As regards solving the problem of metadata accumulation, there are two alternatives. The first alternative is to use automatic cleanup parameters which can be triggered with spark.cleaner.ttl. It can however cause problems as it would also clean any RDDs that is still persisting. The second alternative which is recommended is to use batches to divide jobs that run for a long time. This allows you to run every batch of job on a new environment which would not have any accumulated metadata.

2: Evade Movement of Data

Minimizing data transfer and evading shuffles would lead to faster running and more reliable programs. You should however note that once in a while, shuffling of data can help.

So how do you evade data shipping? The straightforward way is to evade data shuffling operations such as coalesce and repartition. You should also avoid join operations like join and cogropu as well as ByKey operations such as reduceByKey and groupByKey. The only ByKey operation that would not trigger shuffling is for counting. Two mechanisms provided by Spark to help include Broadcast variables and Accumulators.

3: Evading Movement of Data is Difficult.

Using the mechanisms listed above can be challenging. This is because you need to first collect() an RDD from the driver node before you can broadcast it. You would also need the data to be serialized and aggregated at the driver before the results of the execution distribution can be accumulated. This results in memory pressure increase at the driver. This could result in running out of memory quickly on the driver.
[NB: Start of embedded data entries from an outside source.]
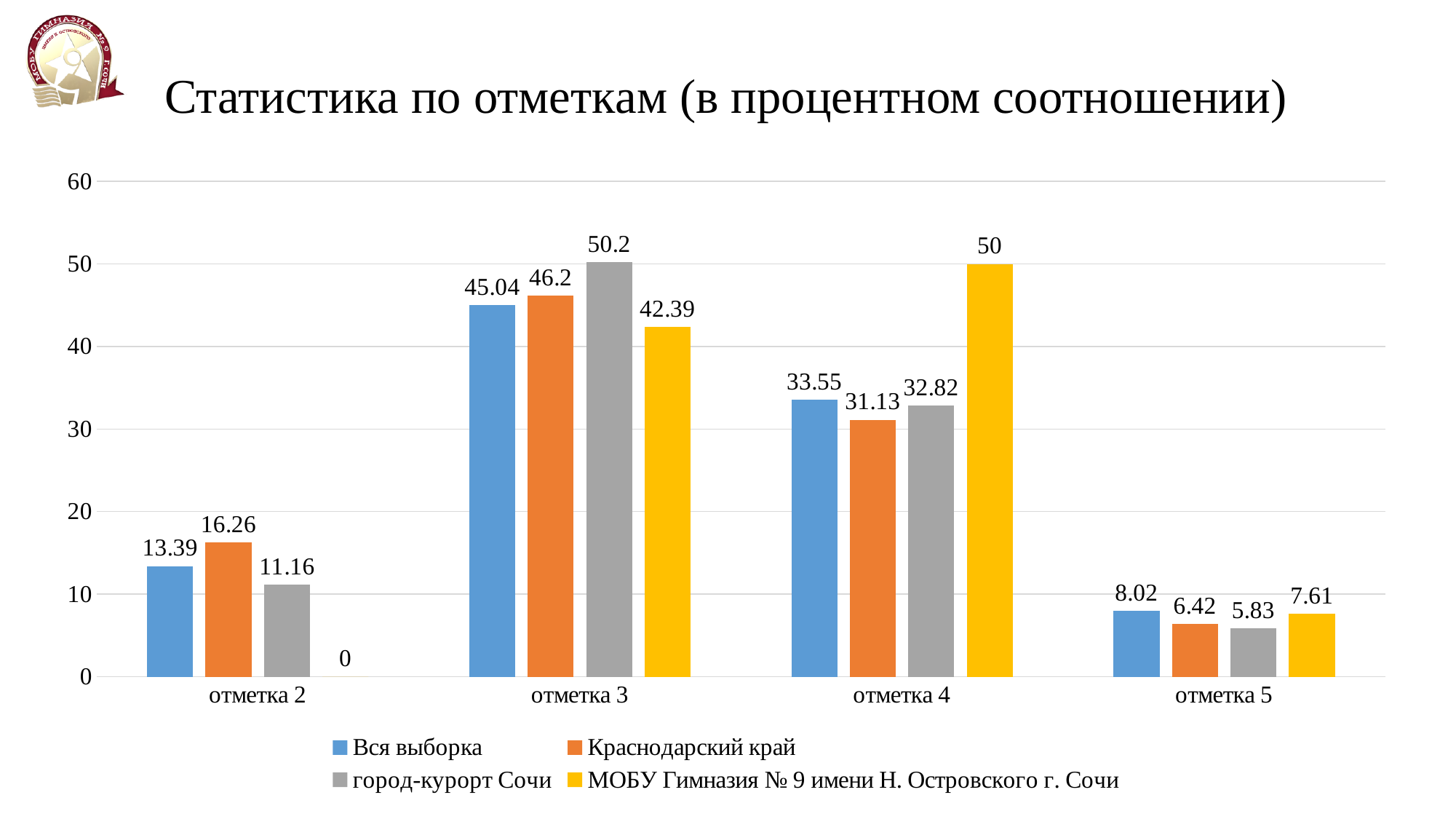
How many categories are shown on the x axis? 4 Which series has the highest value at отметка 3? город-курорт Сочи What is the value for Краснодарский край at отметка 5? 6.42 What is the value for Вся выборка at отметка 3? 45.04 What is the difference between Краснодарский край and Вся выборка at отметка 2? 2.87 What is the value for город-курорт Сочи at отметка 2? 11.16 Which is larger at отметка 4: Вся выборка or Краснодарский край? Вся выборка Which series has the lowest value at отметка 2? МОБУ Гимназия № 9 имени Н. Островского г. Сочи How many series does the legend list? 4 What kind of chart is shown on the slide? bar chart What is the value for МОБУ Гимназия № 9 имени Н. Островского г. Сочи at отметка 4? 50 What is the title of the chart on the slide? Статистика по отметкам (в процентном соотношении)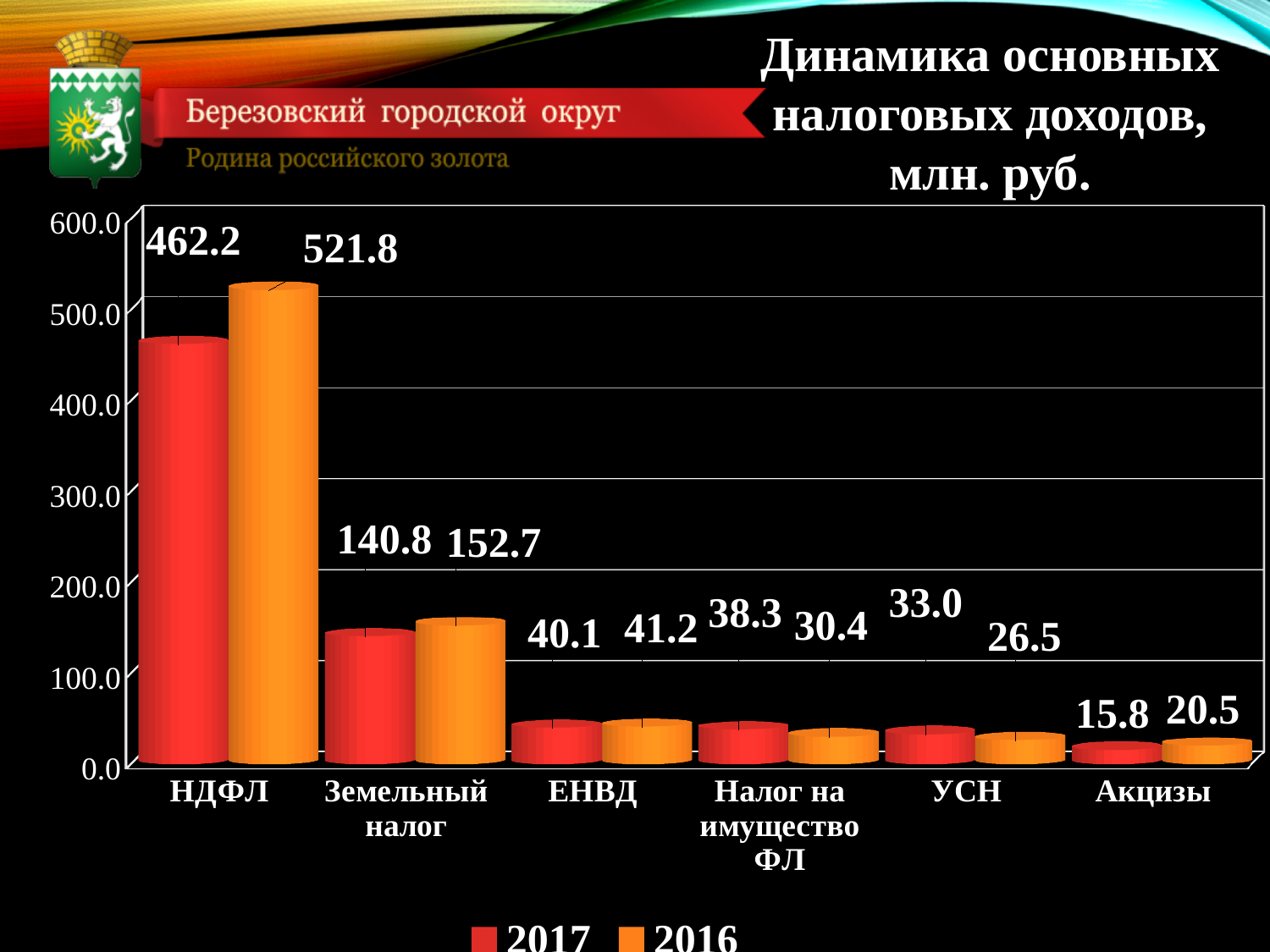
Which category has the lowest 2017 value? Акцизы What is the 2016 value for Акцизы? 20.5 What is the 2016 value for Земельный налог? 152.7 What kind of chart is shown on the slide? Bar chart How many categories are shown on the x axis? 6 What is the 2017 value for УСН? 33.0 What is the 2017 value for НДФЛ? 462.2 What is the title of the chart? Динамика основных налоговых доходов, млн. руб. Which category has the highest 2016 value? НДФЛ How many series does the legend list? 2 What is the difference between the 2016 and 2017 values for НДФЛ? 59.6 Which is larger for Налог на имущество ФЛ, the 2017 value or the 2016 value? 2017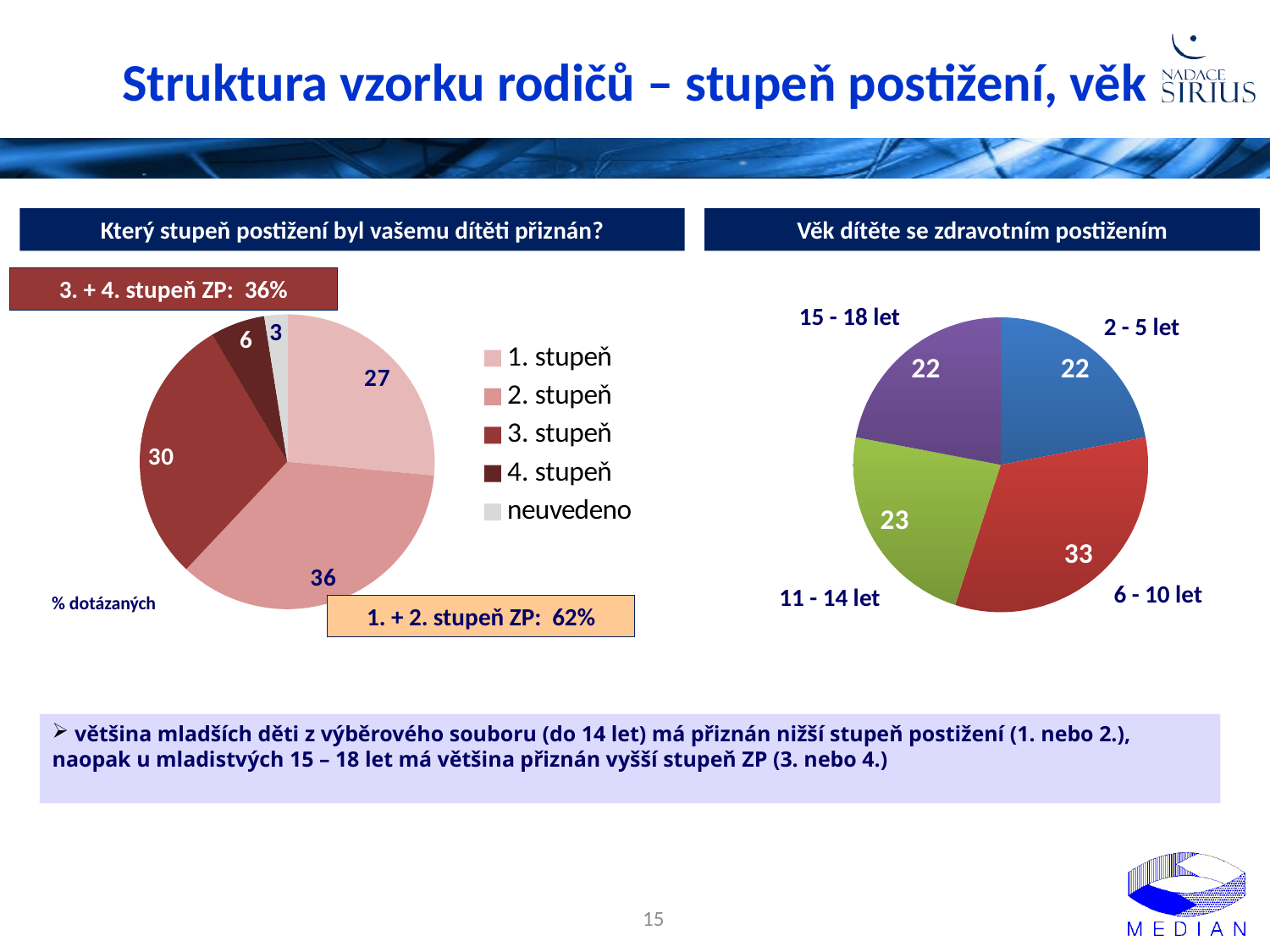
In the right chart (Věk dítěte se zdravotním postižením), which age group has the largest slice? 6 - 10 let In the right chart (Věk dítěte se zdravotním postižením), what is the value for 6 - 10 let? 33 In the right chart (Věk dítěte se zdravotním postižením), what is the value for 11 - 14 let? 23 In the left chart (Který stupeň postižení byl vašemu dítěti přiznán?), which category has the largest slice? 2. stupeň What type of chart is the right chart (Věk dítěte se zdravotním postižením)? Pie chart In the left chart (Který stupeň postižení byl vašemu dítěti přiznán?), what is the difference between the values for 3. stupeň and 1. stupeň? 3 In the right chart (Věk dítěte se zdravotním postižením), how many age groups are shown? 4 In the left chart (Který stupeň postižení byl vašemu dítěti přiznán?), what is the value for 4. stupeň? 6 In the left chart (Který stupeň postižení byl vašemu dítěti přiznán?), what is the value for 2. stupeň? 36 In the right chart (Věk dítěte se zdravotním postižením), which is larger: the value for 6 - 10 let or the value for 11 - 14 let? 6 - 10 let In the left chart (Který stupeň postižení byl vašemu dítěti přiznán?), how many entries does the legend list? 5 In the left chart (Který stupeň postižení byl vašemu dítěti přiznán?), which category has the smallest slice? neuvedeno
It is however possible to increase the allocated memory by using the spark.driver.memory, but its effect is limited.

You would also require a good understanding of your data and how they come together to be able to manage partition increases and how Akka is used by Spark for messaging. The default buffer for Akka is 10MB. This can however be evaded by using the akka.frameSize operation.

4: Speed

Proper understanding of the three lessons initially discussed would lead to program stability. This lesson would however help to improve the performance of your program. Firstly, you must use your caching liberally. This is especially due to the fact that your cache memory is limited. Instead of using a data twice, place it in a cache memory. Secondly, broadcast variables are very helpful. You can use utilize them for lookup tables and large maps.

Lastly, you might have to execute Spark programs in a parallel way. Using one key at a time could lead to terrible utilization of resources. Using this method would also deny you the advantages of the in-built parallelism of Spark.

Spark can thus only be useful to you as much as you are able to aid it to be functional.